Plymouth rolled through the first round, winning in straight sets on all but the 1 doubles court and advancing to face LaVille Thursday, when host Bremen takes on Glenn in the other semifinal at DeSantis Courts.
“Plymouth has a pretty solid schedule, and that keeps their level a little higher. Our schedule is not bad, but still it’s not like theirs,” explained Triton coach Allen Peckham. “Every year when we do play a team like this, usually it takes us a few games to get up to that level and then once we get to that level, we compete well.”
That was definitely the case in Wednesday’s 1 doubles showdown between a pair of conference championship tandems — Northern Lakes Conference titleholders McKenzie Scheetz and Leah Smith on the Plymouth side and Hoosier North Athletic Conference champions Emma Ross and Hannah Wanemacher for Triton.

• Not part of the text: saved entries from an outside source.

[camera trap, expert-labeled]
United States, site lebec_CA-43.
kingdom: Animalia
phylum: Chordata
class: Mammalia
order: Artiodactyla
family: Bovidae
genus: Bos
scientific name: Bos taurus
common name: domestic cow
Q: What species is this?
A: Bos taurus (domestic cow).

Scheetz and Smith jumped on Ross and Wanemacher early, cruising to a fast, 6-1 win in the first set, but the Triton senior tandem responded in the second set, jumping out to a 5-1 lead en route to a 6-4 win there. But after winning three of the final four games in that second set, the Pilgrims had seized the momentum back, and they rode it to a 6-2, third-set victory to finish off the team sweep.

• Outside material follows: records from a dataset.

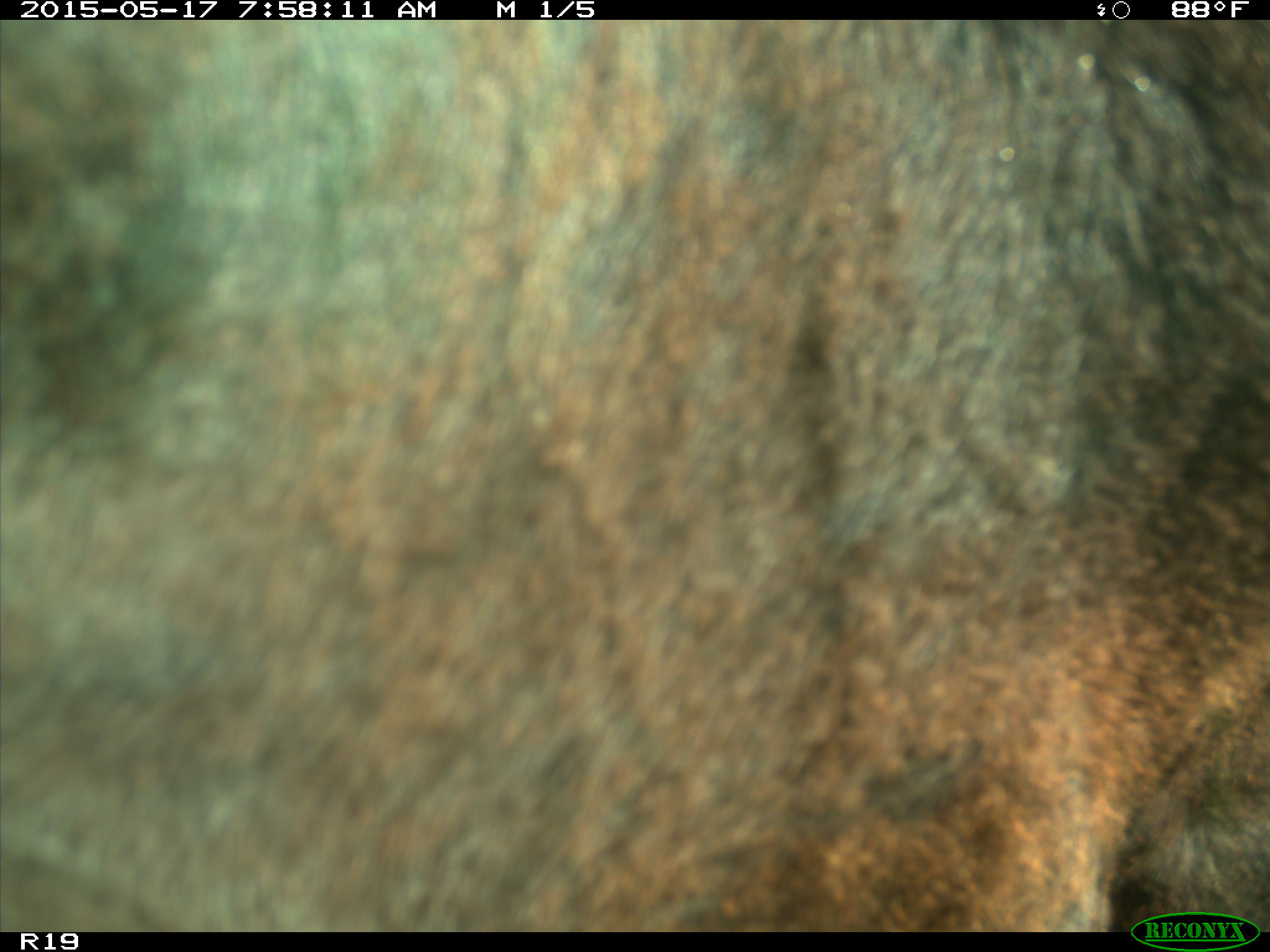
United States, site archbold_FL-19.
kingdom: Animalia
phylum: Chordata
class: Mammalia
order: Artiodactyla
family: Bovidae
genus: Bos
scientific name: Bos taurus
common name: domestic cow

“The 1 doubles, they just played a solid team,” said Peckham. “Our girls played well. Just a couple games here and there, you just never know.”

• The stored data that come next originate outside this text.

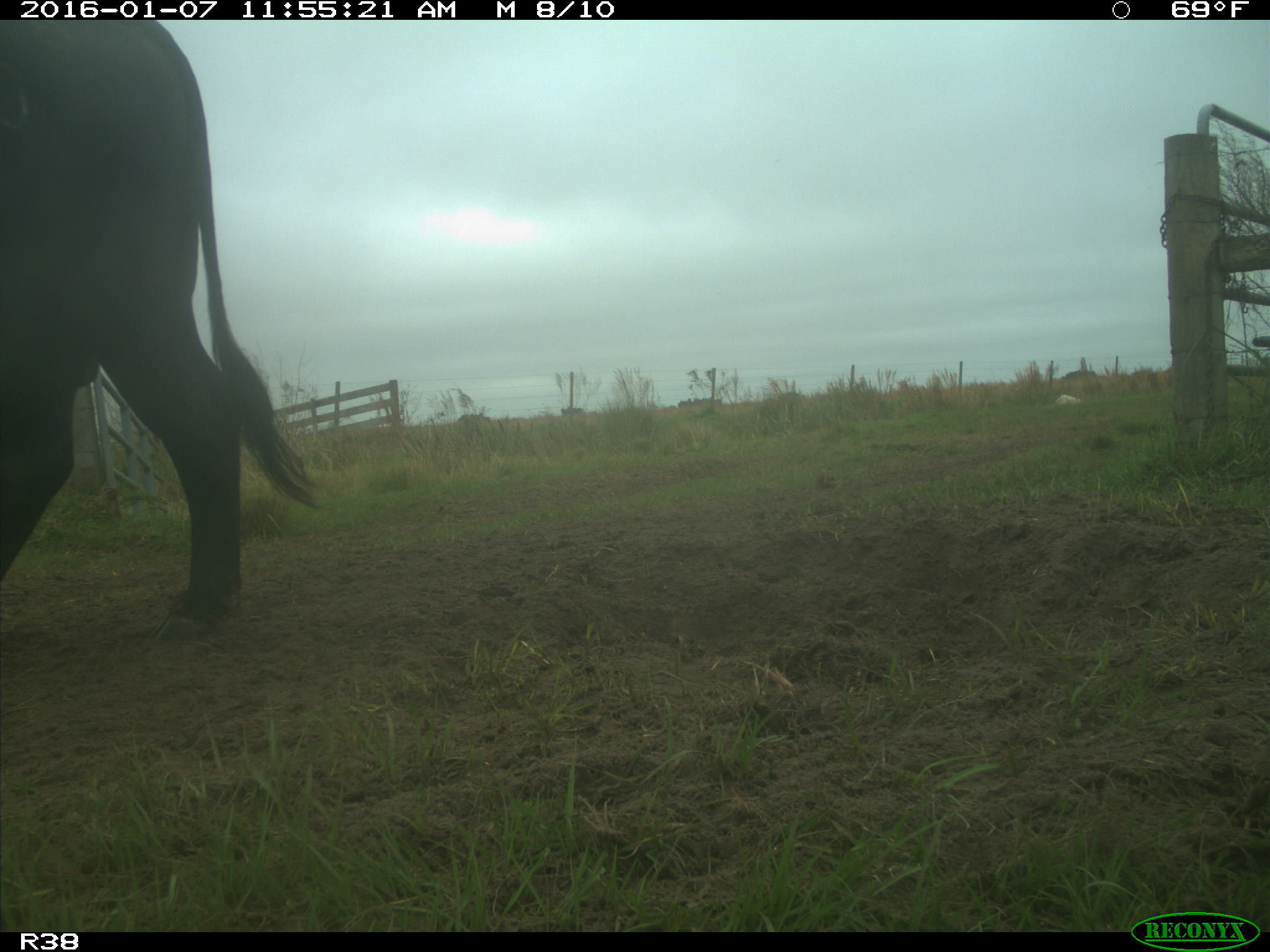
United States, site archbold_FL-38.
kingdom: Animalia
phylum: Chordata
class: Mammalia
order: Artiodactyla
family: Bovidae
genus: Bos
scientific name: Bos taurus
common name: domestic cow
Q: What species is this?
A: Bos taurus (domestic cow).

While the 1 doubles match was the only one to go three sets Wednesday, the 1 singles battle between Plymouth’s Cortni Cook and Triton’s Kolbie Mason packed about as much drama into just two sets.
With Mason leading Cook 5-4 in the first set, a few disputed points gave the Plymouth senior a 6-5 lead, and Bremen athletic director Troy Holmes was called in to serve as line judge before Mason broke Cook’s serve to force a tiebreaker. But after three ties in that tiebreak, Cook was the first to seven to close out the marathon, hour-and-a-half set, and a mentally and physically drained Mason — sporting a brace on her right knee — was shut out in the second set as Cook rolled to a 7-6(5), 6-0 victory.
“That first set, one or two calls could’ve made a difference,” said Peckham of the 1 singles showdown.
“She’s been battling a sore knee, too. This is the first time she wore a brace. From all the drop shots that the Plymouth girl was hitting and her bending over to try to get them, she said that she felt her knee start to throb a little bit more in that second set.”
The other senior in Triton’s top seven, Megan McFarland, partnered with Emma Hepler to take three games from Plymouth’s Mary Beatty and Audie Plothow in the second set at 2 doubles, but it wasn’t enough to make a difference in a 6-0, 6-3 loss. Kyla Heckaman put away Molly McFarland 0-0 at 2 singles, and Miranda German did likewise to Haley Hooley at the No. 3 position as the Trojans finished with a 9-3 record.
With Wednesday’s result, Triton bids goodbye to a strong senior core that includes four-year players Mason, Wanemacher and Ross. It’s a trio that helped their program to four straight conference titles — the final Northern State Conference championship and a three-peat in the HNAC — and put up a combined 25-2 record over their senior seasons, the only losses coming at Wednesday’s season-capper. Peckham expects Molly McFarland, Hooley and Hepler back next year, as well as varsity part-timers Ivy Powell, Lexia Hostrawser and Maddie Ritchison, but he knows how hard it will be to replace the mainstays that have played such a big role in the success of Triton tennis over the past four years.
“They’ve been solid all the way through. It’s one of those times where I don’t have to worry about them; I know it’s almost like an automatic point with them. It just let me be free to work on other courts while I let them play,” said Peckham of his 1 singles and doubles.
“It was a really great experience having these girls. I don’t know if they can even be replaced in some ways. Even though we have a talented freshman class coming up, they have to work really hard to get to the level that these girls did.”